Al via il percorso di Riforme. Pd: "Importante risultato"
- Dettagli
- Pubblicato Venerdì, 12 Luglio 2013 10:22
Il testo approvato oggi stabilisce che il Comitato dovrà riunirsi al massimo entro 10 giorni dall'approvazione definitiva da parte del Parlamento a cui verranno dati 18 mesi per procedere all'esame dei progetti di legge in materia di riforme costituzionali.
Il Comitato dovrà produrre un testo di revisione dei titoli I, II, III e V della seconda parte della Costituzione concernenti la forma di stato e di governo, il bicameralismo, gli enti locali. Quanto alla legge elettorale, il comitato potrà occuparsene solo in maniera "conseguente" al nuovo assetto istituzionali, ma non è esclusa la possibilità che le commissioni permanenti elaborino nel frattempo una norma transitoria che modifichi il Porcellum. Una sorta di "clausola di salvaguardia" in caso si debba andare ad elezioni anticipate. Ora il testo passa alla Camera, dove arriverà probabilmente in Aula il 29 luglio.
*****
'La difesa della democrazia da parte del Partito Democratico è fuori discussione. Ma lo è altrettanto l'urgenza di trovare soluzioni giuste ed efficaci ai nostri gravissimi problemi'', ha affermato il presidente dei senatori del Pd Luigi Zanda dichiarando il voto favorevole del suo Gruppo al Ddl Costituzionale per l'istituzione del Comitato parlamentare per le riforme costituzionali.
''Condivido - ha aggiunto - l'analisi della presidente Finocchiaro, sarebbe molto, molto rischioso se nel Paese diventasse senso comune l'idea che il Parlamento è inutile. Lo dico anche, con molto rispetto, al Movimento 5 Stelle. Non mi scandalizzano le proteste d'Aula. Mi preoccupa la sensazione che pregiudizialmente le Camere non siano considerate un luogo di dibattito, ma solo di scontro".

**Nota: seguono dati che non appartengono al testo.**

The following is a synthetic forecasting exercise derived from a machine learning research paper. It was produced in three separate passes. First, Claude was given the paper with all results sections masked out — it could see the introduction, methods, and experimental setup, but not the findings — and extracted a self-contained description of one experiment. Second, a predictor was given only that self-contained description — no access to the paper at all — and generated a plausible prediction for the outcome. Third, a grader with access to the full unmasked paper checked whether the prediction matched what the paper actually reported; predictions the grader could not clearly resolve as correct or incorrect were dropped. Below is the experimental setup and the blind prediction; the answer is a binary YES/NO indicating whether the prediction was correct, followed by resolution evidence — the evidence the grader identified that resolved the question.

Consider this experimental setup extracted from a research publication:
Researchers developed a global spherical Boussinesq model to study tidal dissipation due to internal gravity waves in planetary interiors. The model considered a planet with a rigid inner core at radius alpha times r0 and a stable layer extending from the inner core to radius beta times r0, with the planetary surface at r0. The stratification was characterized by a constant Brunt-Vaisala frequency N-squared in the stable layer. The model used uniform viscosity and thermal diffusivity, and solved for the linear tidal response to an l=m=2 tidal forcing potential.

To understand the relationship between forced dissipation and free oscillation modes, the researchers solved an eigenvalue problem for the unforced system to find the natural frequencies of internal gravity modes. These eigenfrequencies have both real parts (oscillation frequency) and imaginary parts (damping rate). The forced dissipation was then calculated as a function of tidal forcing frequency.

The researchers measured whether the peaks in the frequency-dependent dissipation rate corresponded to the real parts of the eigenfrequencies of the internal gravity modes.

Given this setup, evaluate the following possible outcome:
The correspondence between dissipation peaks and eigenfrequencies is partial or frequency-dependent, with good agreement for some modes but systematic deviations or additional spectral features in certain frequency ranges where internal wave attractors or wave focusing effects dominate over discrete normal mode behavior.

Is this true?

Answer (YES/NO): NO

"L'approvazione, oggi in Senato, del testo è un avvenimento importante che avvia un percorso di riforma. Prima di tutto esso garantisce una composizione paritetica del Comitato tra Camera e Senato e anche un'adeguata rappresentatività ai piccoli gruppi e alle minoranze", ha commentato la vicepresidente del Senato Valeria Fedeli.

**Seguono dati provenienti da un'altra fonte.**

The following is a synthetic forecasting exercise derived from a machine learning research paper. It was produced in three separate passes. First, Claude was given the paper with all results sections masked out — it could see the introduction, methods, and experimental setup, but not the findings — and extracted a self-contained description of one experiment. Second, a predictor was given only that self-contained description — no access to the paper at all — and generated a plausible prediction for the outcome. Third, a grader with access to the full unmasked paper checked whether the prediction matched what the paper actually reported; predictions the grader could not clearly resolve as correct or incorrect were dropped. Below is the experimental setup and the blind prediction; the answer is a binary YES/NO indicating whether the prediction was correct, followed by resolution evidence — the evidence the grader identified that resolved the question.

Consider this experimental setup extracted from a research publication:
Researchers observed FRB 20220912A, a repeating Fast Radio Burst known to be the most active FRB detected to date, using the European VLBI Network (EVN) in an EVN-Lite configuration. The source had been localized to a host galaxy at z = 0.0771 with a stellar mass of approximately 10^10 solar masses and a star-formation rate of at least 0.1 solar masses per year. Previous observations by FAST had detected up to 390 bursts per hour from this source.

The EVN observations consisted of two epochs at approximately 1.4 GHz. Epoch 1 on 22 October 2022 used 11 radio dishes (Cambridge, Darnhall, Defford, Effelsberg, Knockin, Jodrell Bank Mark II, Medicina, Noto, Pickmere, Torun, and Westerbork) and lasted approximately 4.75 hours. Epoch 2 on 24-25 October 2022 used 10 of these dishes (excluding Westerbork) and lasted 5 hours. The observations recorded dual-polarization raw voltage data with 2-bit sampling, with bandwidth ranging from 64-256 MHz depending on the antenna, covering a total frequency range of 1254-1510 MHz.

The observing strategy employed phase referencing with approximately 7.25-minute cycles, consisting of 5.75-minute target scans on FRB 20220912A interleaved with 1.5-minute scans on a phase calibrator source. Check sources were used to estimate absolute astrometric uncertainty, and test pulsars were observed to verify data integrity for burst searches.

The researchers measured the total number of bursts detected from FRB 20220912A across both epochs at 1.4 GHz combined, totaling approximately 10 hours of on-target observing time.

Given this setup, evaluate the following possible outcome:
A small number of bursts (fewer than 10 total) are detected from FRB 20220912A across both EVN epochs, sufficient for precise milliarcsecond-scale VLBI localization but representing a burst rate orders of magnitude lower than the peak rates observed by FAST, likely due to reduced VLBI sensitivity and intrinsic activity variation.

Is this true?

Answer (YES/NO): NO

"Stabilendo poi una scadenza-18 mesi- entro cui procedere esso dimostra la volontà di questo Parlamento a portare effettivamente a compimento la riforma delle istituzioni. Non è più tempo di rinvii e un ulteriore e contestuale passo sarà la necessaria riforma della legge elettorale: con il Porcellum tornare alle elezioni sarebbe molto pericoloso perchè sarebbe impossibile avere una maggioranza parlamentare stabile".
La senatrice Doris Lo Moro, capogruppo del Pd nella Commissione Affari costituzionali ha aggiunto: "Nonostante le difficoltà del momento siamo riusciti ad approvare in prima lettura il disegno di legge costituzionale che avvia l'iter delle riforme istituzionali. Non può non essere un motivo di soddisfazione il lavoro svolto dall'Aula del Senato in modo celere e partecipato, grazie anche all'approfondimento compiuto dalla Commissione Affari costituzionali. Il Gruppo del Pd ha seguito tutto l'iter con grande serietà e ha dato un contributo fondamentale in sede politica e istituzionale. Ci sono ora tutti i presupposti perché si possa arrivare ad una rapida approvazione anche da parte dei colleghi della Camera, che hanno già collaborato nel corso dell'esame da parte di Palazzo Madama", ha concluso.